Date: Tue, 15 Jun 2004 13:03:32 -0300
Reply-To: Hector Maletta <hmaletta@fibertel.com.ar>
Sender: "SPSSX(r) Discussion" <SPSSX-L@LISTSERV.UGA.EDU>
From: Hector Maletta <hmaletta@fibertel.com.ar>
Subject: Re: Comparing ranks
Content-Type: text/plain; charset="us-ascii"
Carmel:
Your colleague has indeed two different populations, composed of n in the
general public and m experts. Each subject in each sample is asked to rank
the tem items, so in fact you do not have two rankings, but m+n individual
rankings. Moreover, each kind is produced by different people, therefore you
cannot compute a Spearman correlation, which would require two ordinal
variables attributed to the same subjects. From individual rankings in the
first or second population you may also obtain a summary view of the
rankings. For instance, item A may have been put first by some subjects in
each population, second by others, yet third by others, etc. So you get a
DISTRIBUTION of positions for each item, within each population. This
distribution may be summarized in several ways to obtain a summary view of
the collective ranking, but these summaries require treating the ordering as
an interval, not an ordinal, variable. For instance, one may compute the
average position for each item within each population, and the standard
deviation of the distribution of positions around that average. Once this is
done in both populations, one may analyze the differences between both in
the average ranking of each item. Hope this helps
Hector
> -----Original Message-----
> From: SPSSX(r) Discussion [mailto:SPSSX-L@LISTSERV.UGA.EDU]

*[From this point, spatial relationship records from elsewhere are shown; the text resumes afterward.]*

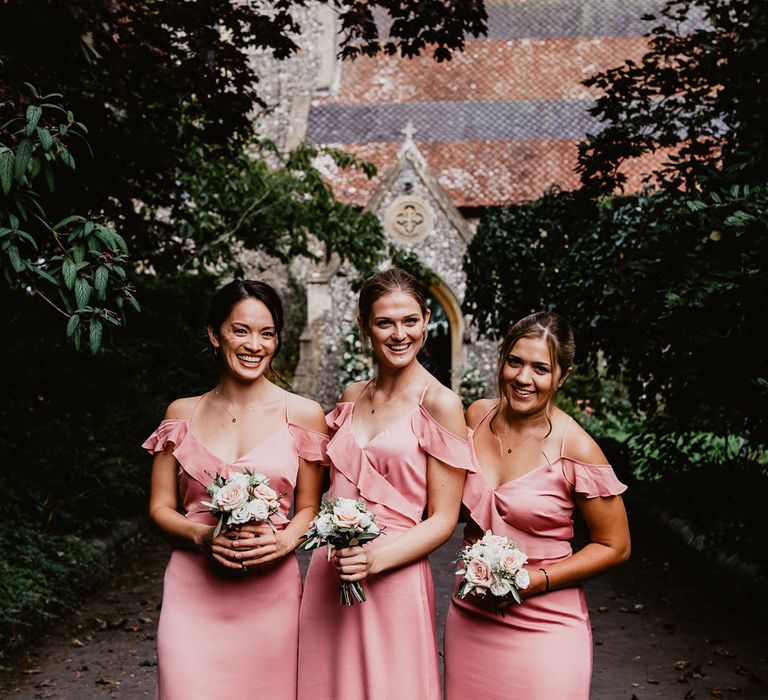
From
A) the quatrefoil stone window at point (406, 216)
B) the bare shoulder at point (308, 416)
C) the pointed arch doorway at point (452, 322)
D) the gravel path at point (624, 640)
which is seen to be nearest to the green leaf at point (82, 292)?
the bare shoulder at point (308, 416)

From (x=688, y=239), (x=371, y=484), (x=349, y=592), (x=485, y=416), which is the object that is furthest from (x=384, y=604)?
(x=688, y=239)

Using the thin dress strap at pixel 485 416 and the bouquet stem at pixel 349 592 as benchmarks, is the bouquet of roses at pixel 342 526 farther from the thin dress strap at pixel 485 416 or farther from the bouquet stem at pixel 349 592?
the thin dress strap at pixel 485 416

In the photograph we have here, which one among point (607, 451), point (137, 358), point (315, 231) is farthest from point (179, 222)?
point (607, 451)

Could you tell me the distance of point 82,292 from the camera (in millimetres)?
3518

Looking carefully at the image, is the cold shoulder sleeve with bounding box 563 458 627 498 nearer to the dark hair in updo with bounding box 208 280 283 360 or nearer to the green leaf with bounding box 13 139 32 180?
the dark hair in updo with bounding box 208 280 283 360

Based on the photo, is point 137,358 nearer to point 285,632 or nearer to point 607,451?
point 607,451

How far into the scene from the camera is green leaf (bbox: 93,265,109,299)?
349 cm

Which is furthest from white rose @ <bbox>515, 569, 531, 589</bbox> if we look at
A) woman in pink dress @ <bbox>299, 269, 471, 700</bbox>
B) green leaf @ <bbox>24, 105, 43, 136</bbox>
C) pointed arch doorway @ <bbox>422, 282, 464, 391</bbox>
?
pointed arch doorway @ <bbox>422, 282, 464, 391</bbox>

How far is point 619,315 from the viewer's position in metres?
6.81

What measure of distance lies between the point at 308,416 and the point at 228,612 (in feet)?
2.28

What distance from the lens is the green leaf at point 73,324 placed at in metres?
3.42

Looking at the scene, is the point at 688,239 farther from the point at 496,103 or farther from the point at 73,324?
the point at 496,103

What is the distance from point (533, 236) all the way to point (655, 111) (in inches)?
156

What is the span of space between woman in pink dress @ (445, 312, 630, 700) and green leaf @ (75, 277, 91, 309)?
5.26 ft
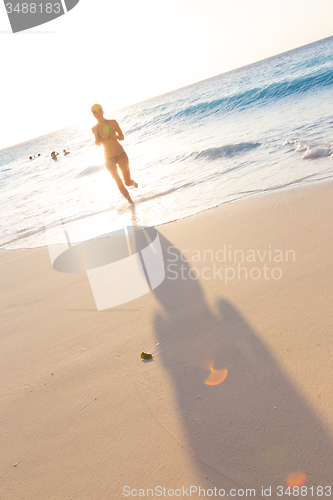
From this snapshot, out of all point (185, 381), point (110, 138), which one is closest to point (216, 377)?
point (185, 381)

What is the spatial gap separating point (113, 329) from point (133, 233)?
79.8 inches

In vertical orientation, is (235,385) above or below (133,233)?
above

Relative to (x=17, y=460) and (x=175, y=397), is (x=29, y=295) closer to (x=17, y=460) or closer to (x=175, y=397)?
(x=17, y=460)

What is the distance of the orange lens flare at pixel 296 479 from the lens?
1253mm

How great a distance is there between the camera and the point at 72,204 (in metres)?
7.45

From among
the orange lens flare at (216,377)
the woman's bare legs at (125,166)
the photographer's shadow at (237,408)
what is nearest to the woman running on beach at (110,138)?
the woman's bare legs at (125,166)

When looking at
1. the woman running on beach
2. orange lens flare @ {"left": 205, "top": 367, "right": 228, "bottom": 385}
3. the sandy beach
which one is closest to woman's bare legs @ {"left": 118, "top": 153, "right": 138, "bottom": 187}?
the woman running on beach

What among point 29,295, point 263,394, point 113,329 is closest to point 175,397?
point 263,394

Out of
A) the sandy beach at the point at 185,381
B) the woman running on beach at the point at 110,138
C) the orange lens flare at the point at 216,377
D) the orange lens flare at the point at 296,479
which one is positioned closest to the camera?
the orange lens flare at the point at 296,479

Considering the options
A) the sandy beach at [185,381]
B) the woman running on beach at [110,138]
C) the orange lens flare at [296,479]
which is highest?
the woman running on beach at [110,138]

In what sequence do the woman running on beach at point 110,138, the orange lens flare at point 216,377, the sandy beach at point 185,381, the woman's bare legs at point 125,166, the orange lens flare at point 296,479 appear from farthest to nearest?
the woman's bare legs at point 125,166 → the woman running on beach at point 110,138 → the orange lens flare at point 216,377 → the sandy beach at point 185,381 → the orange lens flare at point 296,479

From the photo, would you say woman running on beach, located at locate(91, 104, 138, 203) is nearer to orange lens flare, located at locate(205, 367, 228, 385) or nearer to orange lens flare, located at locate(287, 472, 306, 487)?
orange lens flare, located at locate(205, 367, 228, 385)

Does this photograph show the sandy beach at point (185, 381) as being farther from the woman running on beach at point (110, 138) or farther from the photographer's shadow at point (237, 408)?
the woman running on beach at point (110, 138)

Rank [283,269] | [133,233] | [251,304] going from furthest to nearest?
[133,233]
[283,269]
[251,304]
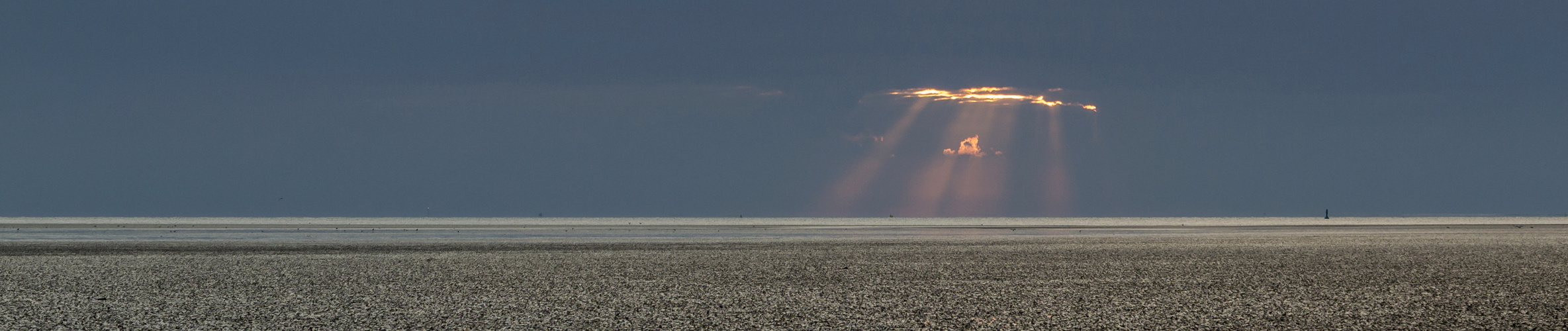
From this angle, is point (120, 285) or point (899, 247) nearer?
point (120, 285)

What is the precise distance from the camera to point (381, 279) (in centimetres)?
1308

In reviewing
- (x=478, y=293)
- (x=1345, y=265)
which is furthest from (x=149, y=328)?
(x=1345, y=265)

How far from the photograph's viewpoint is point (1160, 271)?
14250 mm

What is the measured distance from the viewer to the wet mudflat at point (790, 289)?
897cm

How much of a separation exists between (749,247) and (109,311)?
1335 cm

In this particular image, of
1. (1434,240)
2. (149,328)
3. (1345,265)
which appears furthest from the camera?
(1434,240)

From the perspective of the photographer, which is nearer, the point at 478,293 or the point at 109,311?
the point at 109,311

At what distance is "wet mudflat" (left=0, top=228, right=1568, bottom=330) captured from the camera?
8969 mm

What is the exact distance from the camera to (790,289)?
1180 cm

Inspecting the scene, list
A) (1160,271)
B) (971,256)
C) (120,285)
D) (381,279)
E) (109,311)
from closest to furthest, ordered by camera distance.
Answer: (109,311) → (120,285) → (381,279) → (1160,271) → (971,256)

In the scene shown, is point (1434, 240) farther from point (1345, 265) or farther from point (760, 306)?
point (760, 306)

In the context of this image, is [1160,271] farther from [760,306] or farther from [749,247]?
[749,247]

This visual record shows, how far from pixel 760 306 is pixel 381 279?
20.3 ft

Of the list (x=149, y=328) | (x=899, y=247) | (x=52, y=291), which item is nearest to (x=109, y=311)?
(x=149, y=328)
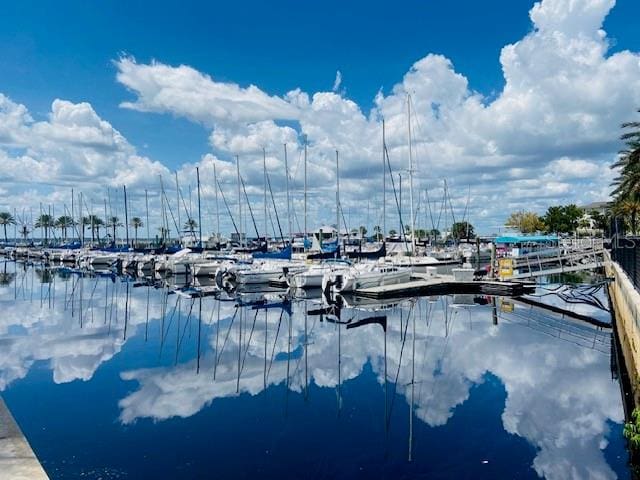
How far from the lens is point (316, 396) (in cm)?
1703

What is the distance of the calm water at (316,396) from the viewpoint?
11.8 m

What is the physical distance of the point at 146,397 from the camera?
1694 centimetres

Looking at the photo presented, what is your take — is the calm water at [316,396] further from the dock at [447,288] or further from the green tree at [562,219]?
the green tree at [562,219]

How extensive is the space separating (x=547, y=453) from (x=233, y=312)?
26013 mm

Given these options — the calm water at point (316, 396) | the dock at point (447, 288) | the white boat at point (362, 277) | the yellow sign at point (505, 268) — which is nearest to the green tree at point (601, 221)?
the yellow sign at point (505, 268)

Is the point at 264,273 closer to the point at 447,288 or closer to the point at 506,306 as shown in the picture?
the point at 447,288

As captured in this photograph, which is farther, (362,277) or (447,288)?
(447,288)

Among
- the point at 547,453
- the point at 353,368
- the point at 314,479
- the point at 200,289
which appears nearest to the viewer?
the point at 314,479

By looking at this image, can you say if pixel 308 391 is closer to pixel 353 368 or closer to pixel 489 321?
pixel 353 368

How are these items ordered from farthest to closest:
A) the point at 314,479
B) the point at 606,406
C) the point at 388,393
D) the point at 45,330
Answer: the point at 45,330 → the point at 388,393 → the point at 606,406 → the point at 314,479

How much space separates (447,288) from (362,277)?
766 cm

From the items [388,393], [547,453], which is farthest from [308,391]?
[547,453]

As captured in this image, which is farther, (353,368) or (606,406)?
(353,368)

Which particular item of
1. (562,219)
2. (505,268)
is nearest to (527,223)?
(562,219)
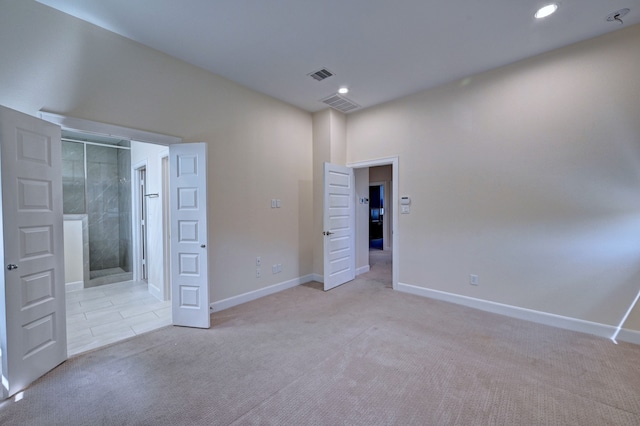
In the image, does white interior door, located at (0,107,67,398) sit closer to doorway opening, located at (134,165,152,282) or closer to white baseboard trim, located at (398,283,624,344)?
doorway opening, located at (134,165,152,282)

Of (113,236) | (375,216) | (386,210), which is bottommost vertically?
(113,236)

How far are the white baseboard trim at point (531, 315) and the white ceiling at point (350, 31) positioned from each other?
116 inches

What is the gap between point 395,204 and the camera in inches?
165

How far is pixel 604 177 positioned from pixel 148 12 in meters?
4.65

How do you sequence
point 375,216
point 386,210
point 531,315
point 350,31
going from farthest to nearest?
point 375,216
point 386,210
point 531,315
point 350,31

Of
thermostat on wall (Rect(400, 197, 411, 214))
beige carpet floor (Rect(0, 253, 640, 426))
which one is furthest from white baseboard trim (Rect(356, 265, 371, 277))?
beige carpet floor (Rect(0, 253, 640, 426))

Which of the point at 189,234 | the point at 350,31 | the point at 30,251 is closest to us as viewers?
the point at 30,251

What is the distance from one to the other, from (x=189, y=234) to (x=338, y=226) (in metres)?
2.29

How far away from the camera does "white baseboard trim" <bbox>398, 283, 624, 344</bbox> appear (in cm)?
267

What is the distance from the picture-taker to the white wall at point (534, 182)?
262 cm

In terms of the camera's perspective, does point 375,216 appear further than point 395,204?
Yes

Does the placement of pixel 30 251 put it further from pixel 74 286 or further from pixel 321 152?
pixel 321 152

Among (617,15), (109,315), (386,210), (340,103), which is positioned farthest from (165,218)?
(386,210)

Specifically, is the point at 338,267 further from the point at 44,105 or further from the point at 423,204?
the point at 44,105
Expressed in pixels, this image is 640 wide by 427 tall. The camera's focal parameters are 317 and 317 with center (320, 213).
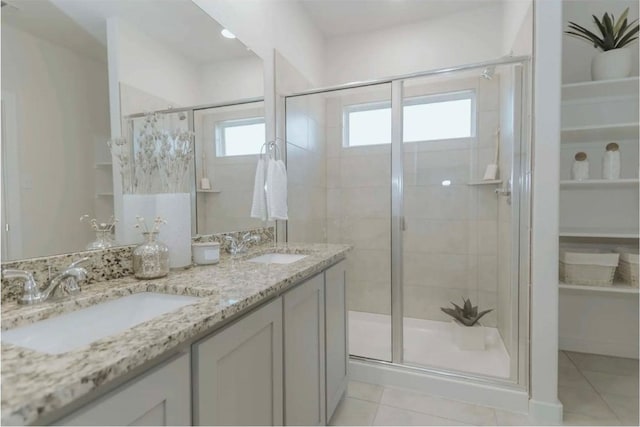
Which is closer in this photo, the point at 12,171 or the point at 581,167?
the point at 12,171

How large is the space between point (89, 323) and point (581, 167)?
Answer: 2.72 m

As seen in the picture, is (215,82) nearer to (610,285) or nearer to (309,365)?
(309,365)

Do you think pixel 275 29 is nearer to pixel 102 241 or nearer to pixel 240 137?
pixel 240 137

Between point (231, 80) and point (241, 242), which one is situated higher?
point (231, 80)

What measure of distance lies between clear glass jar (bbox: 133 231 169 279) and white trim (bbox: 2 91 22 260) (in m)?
0.30

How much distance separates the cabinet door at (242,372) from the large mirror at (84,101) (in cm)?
63

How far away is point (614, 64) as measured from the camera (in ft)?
6.51

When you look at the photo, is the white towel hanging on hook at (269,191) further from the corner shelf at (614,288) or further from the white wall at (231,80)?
the corner shelf at (614,288)

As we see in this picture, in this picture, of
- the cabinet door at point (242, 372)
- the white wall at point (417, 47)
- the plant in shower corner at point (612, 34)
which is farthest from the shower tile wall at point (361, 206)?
the cabinet door at point (242, 372)

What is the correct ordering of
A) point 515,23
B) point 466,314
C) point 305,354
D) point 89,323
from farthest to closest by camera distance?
point 466,314 < point 515,23 < point 305,354 < point 89,323

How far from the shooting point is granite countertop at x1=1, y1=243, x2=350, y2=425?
44 centimetres

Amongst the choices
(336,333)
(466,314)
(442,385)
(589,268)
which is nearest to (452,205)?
(466,314)

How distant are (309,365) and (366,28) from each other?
2.96 metres

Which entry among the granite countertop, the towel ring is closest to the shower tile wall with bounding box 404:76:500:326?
the towel ring
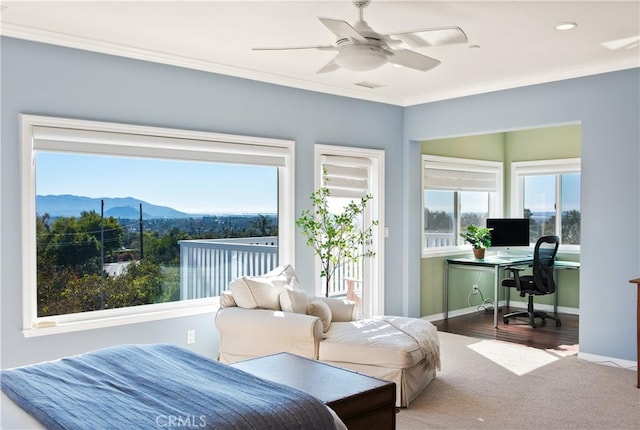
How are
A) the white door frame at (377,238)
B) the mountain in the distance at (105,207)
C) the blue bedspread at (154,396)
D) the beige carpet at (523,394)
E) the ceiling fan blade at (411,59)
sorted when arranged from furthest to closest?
1. the white door frame at (377,238)
2. the mountain in the distance at (105,207)
3. the beige carpet at (523,394)
4. the ceiling fan blade at (411,59)
5. the blue bedspread at (154,396)

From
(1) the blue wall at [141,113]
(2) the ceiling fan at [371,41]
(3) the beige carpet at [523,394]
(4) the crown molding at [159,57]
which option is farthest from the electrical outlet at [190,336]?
(2) the ceiling fan at [371,41]

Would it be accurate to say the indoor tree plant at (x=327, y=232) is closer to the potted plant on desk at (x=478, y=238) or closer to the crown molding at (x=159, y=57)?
the crown molding at (x=159, y=57)

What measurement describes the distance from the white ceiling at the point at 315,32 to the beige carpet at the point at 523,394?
2.58 metres

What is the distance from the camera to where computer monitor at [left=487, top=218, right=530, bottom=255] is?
7.34m

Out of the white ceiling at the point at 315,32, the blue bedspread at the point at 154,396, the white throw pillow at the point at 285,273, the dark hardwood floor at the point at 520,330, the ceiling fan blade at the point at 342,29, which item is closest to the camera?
the blue bedspread at the point at 154,396

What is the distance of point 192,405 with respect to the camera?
6.25 ft

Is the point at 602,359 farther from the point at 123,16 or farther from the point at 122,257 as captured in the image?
the point at 123,16

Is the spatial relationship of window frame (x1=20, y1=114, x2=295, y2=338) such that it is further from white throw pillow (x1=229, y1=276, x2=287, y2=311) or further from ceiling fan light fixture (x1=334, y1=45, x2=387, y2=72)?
ceiling fan light fixture (x1=334, y1=45, x2=387, y2=72)

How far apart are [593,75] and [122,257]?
4305mm

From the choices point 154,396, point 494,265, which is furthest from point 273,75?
point 154,396

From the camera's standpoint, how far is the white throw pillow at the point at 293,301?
4363 mm

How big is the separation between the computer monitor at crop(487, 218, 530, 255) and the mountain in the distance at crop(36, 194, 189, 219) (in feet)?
13.7

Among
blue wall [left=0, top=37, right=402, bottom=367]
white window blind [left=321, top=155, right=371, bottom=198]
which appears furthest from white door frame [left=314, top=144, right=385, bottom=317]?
blue wall [left=0, top=37, right=402, bottom=367]

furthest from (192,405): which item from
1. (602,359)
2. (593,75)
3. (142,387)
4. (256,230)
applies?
(593,75)
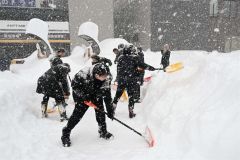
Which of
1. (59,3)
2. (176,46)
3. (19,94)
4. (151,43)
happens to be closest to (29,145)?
(19,94)

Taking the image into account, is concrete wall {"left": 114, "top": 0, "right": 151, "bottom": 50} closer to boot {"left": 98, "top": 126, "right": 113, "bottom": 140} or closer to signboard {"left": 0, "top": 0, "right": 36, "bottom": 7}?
signboard {"left": 0, "top": 0, "right": 36, "bottom": 7}

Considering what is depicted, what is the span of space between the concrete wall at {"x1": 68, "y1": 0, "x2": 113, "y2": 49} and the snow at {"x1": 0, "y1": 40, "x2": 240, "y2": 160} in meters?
18.3

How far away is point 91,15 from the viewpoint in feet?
86.9

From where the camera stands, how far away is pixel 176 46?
30.4 meters

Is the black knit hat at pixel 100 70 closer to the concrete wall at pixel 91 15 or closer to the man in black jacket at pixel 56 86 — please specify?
the man in black jacket at pixel 56 86

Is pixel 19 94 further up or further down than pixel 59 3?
further down

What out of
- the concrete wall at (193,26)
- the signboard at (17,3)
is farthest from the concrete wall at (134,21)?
the signboard at (17,3)

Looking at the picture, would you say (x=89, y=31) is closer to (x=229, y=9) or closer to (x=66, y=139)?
(x=66, y=139)

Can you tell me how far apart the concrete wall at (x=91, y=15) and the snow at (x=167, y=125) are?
18279 millimetres

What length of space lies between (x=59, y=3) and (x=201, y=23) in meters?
13.6

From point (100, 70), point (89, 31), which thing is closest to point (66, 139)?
point (100, 70)

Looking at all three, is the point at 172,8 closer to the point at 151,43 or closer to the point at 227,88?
the point at 151,43

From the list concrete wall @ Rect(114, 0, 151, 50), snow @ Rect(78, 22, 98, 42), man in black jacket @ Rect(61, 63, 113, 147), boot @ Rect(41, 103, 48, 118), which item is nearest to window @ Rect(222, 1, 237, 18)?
concrete wall @ Rect(114, 0, 151, 50)

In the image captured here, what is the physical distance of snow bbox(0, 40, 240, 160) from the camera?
14.5 feet
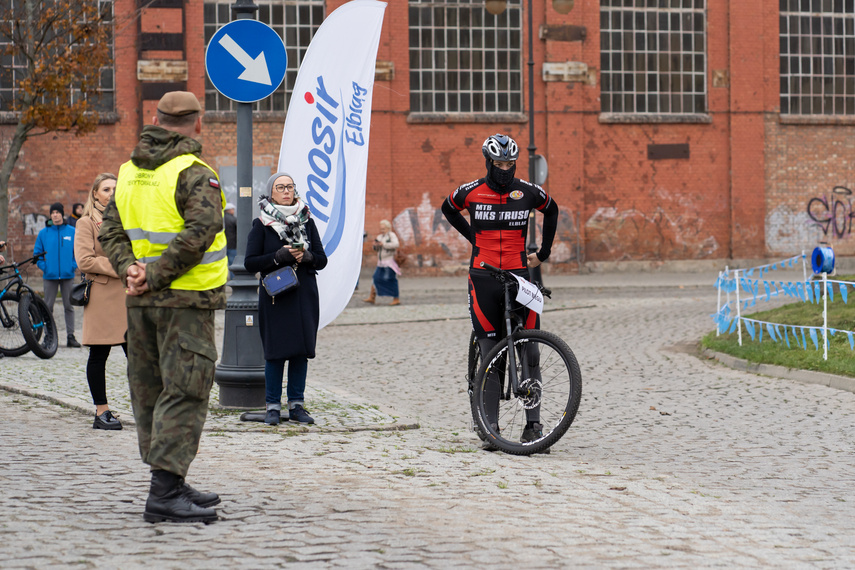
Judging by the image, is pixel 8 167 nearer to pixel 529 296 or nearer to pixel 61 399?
pixel 61 399

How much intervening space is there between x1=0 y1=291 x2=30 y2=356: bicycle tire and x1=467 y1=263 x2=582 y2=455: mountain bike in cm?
694

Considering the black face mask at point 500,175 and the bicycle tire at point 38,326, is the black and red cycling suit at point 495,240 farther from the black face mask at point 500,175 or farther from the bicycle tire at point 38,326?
the bicycle tire at point 38,326

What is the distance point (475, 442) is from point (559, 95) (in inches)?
908

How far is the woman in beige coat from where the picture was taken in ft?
24.9

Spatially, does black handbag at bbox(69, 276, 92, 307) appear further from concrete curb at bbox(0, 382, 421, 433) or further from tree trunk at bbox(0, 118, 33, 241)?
tree trunk at bbox(0, 118, 33, 241)

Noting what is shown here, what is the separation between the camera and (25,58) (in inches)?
973

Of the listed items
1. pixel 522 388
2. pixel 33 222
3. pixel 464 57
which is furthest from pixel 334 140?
pixel 464 57

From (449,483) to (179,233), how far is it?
1956 millimetres

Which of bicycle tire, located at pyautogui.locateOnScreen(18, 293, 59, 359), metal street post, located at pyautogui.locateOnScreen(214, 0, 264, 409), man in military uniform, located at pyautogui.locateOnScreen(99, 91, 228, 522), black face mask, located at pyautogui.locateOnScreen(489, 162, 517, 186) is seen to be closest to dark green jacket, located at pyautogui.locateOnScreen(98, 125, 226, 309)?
man in military uniform, located at pyautogui.locateOnScreen(99, 91, 228, 522)

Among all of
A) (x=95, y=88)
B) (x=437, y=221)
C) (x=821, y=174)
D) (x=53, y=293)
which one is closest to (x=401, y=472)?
(x=53, y=293)

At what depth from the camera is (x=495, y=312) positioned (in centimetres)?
707

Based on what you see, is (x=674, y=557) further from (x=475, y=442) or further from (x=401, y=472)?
(x=475, y=442)

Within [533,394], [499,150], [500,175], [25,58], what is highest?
[25,58]

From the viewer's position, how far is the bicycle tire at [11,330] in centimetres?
1223
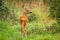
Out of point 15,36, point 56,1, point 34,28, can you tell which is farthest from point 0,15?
point 15,36

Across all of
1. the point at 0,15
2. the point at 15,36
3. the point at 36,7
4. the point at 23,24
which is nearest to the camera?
the point at 15,36

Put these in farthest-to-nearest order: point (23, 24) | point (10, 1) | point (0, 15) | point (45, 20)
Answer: point (10, 1)
point (45, 20)
point (0, 15)
point (23, 24)

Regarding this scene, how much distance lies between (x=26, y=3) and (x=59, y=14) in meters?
6.09

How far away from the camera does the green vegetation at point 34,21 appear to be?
31.9ft

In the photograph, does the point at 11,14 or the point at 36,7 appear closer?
the point at 11,14

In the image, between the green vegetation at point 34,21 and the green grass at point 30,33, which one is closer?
the green grass at point 30,33

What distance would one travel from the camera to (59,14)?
11367mm

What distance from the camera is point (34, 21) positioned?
14.0m

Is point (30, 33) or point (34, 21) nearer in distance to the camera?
point (30, 33)

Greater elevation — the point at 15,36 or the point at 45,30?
the point at 15,36

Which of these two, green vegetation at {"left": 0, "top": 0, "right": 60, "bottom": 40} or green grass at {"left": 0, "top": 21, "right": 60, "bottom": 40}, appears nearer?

> On Behalf Of Carmel McGinley
> Sent: Tuesday, June 15, 2004 11:59 AM
> To: SPSSX-L@LISTSERV.UGA.EDU
> Subject: Comparing ranks
>
>
> Dear List Members
>
>
>
> A colleague has asked me the following. Initially, I thought
> of a spearman correlation coefficient or Mann Whitney test
> depending on how the data are structured but after more
> thought I am really not sure. Is either appropriate or is
> there a better way?
>
>
>
> Regards
>
>
>
> Carmel
>
>
>
>
>
>
>
> Imagine as part of a phone survey you ask the public to rank
> 10 issues (referred to here as issues A - J) in order of how
> important those issues are to them. Let's say they
> conveniently rank the 10 issues thus:
>
>
>
> 1st - issue A
>
> 2nd - issue B
>
> 3rd - issue C
>
> etc etc down to 10th, issue J
>
>
>
> Now imagine you put the same 10 issues to 'experts' and ask
> them to rank the same issues in order of how important they
> think the public consider those issues. In other words, the
> experts are trying to guess the answers the public would have given.
>
>
>
> Let's say the experts get some of the order right, but some
> wrong, so they come up with something like this:
>
>
>
> 1st - A
>
> 2nd - C
>
> 3 - B
>
> 4 - E
>
> 5 - G
>
> 6 - F
>
> 7 - D
>
> 8 - I
>
> 9 - H
>
> 10 - J
>
>
>
> The eye tells you that this list correlates with the public's
> answers better than if the experts had just randomly ordered
> the 10 issues, although clearly they have made mistakes.
>
>
>
> What I want to know is whether there is some way of measuring
> how good the experts have performed. What is the best and
> most commonly accepted measure to use?